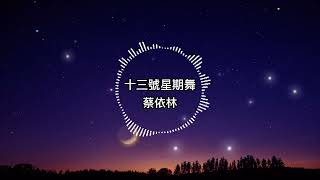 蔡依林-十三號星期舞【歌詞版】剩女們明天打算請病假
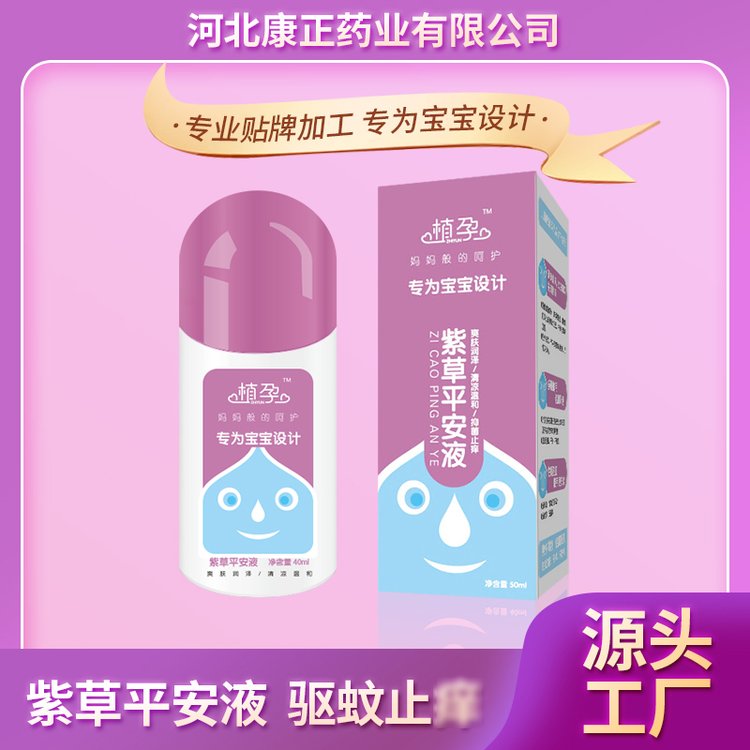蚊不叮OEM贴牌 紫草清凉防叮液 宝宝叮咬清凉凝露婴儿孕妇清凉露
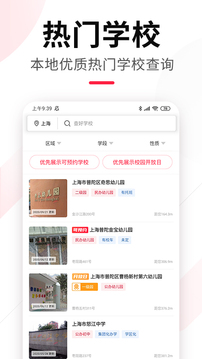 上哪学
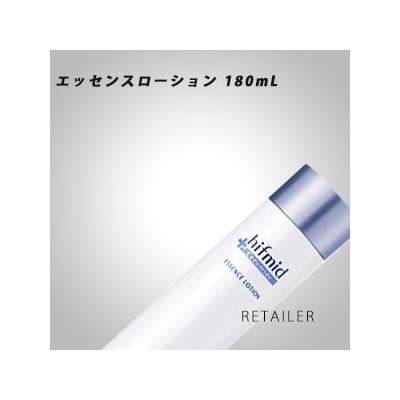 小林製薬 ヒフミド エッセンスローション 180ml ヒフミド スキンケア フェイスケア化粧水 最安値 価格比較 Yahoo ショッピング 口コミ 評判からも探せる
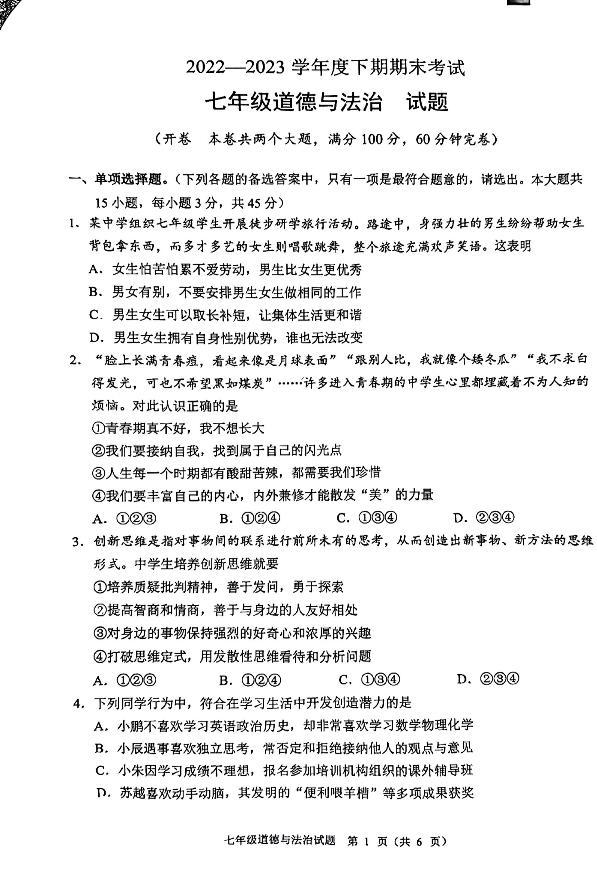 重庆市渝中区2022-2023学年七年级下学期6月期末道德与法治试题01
......
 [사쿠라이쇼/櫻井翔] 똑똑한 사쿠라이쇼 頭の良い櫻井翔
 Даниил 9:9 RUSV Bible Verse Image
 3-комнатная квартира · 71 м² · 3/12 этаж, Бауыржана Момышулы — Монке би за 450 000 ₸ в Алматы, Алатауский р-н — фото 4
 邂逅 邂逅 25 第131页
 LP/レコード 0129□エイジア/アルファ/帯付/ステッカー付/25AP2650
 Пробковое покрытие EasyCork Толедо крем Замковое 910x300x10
......
- **Your task**:
Output the material from the line with "[사쿠라이쇼/櫻井翔] 똑똑한 사쿠라이쇼 頭の良い櫻井翔" to the line with "Пробковое покрытие EasyCork", reproducing each line verbatim.

- **Expected answer**:
 [사쿠라이쇼/櫻井翔] 똑똑한 사쿠라이쇼 頭の良い櫻井翔
 Даниил 9:9 RUSV Bible Verse Image
 3-комнатная квартира · 71 м² · 3/12 этаж, Бауыржана Момышулы — Монке би за 450 000 ₸ в Алматы, Алатауский р-н — фото 4
 邂逅 邂逅 25 第131页
 LP/レコード 0129□エイジア/アルファ/帯付/ステッカー付/25AP2650
 Пробковое покрытие EasyCork Толедо крем Замковое 910x300x10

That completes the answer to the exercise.